** START OF Records for this exercise **

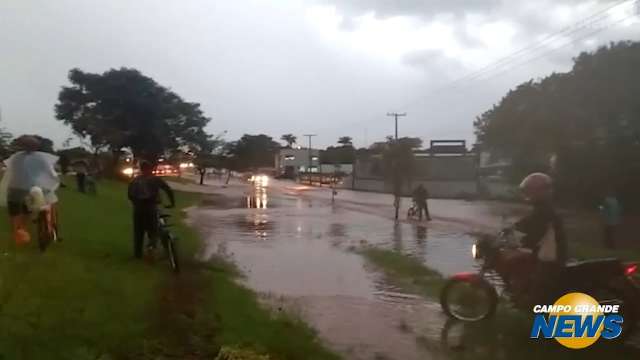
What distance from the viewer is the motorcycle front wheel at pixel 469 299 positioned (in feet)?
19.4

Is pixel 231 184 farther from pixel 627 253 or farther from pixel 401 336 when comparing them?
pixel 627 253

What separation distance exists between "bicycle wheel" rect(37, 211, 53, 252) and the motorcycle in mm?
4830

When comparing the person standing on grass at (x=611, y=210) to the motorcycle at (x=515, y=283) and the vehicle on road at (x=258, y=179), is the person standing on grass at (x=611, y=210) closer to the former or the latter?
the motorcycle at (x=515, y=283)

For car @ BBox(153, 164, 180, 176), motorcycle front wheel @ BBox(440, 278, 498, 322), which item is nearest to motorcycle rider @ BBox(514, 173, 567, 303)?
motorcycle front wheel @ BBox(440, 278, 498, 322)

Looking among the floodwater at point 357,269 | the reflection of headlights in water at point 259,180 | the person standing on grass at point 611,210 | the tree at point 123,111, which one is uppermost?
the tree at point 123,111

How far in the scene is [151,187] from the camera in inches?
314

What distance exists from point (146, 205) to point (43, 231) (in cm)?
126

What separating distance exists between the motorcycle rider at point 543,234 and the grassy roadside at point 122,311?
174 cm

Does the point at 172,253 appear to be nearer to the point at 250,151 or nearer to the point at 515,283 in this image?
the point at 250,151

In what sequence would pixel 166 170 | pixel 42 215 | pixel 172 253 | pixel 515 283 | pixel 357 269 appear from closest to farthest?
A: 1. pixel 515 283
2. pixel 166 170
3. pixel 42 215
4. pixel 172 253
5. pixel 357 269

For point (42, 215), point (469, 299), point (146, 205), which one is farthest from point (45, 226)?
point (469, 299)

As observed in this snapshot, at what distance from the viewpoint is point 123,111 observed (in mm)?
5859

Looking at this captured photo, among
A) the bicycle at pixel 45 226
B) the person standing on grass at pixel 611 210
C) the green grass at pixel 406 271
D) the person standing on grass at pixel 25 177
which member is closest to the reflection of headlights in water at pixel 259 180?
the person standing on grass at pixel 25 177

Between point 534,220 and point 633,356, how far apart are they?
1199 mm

** END OF Records for this exercise **

What needs to be done: Turn the lines from the one containing "Between point 534,220" through the last line into a Markdown table with the columns Row and Line text, skipping any blank lines.

The solution:
| Row | Line text |
|---|---|
| 1 | Between point 534,220 and point 633,356, how far apart are they? |
| 2 | 1199 mm |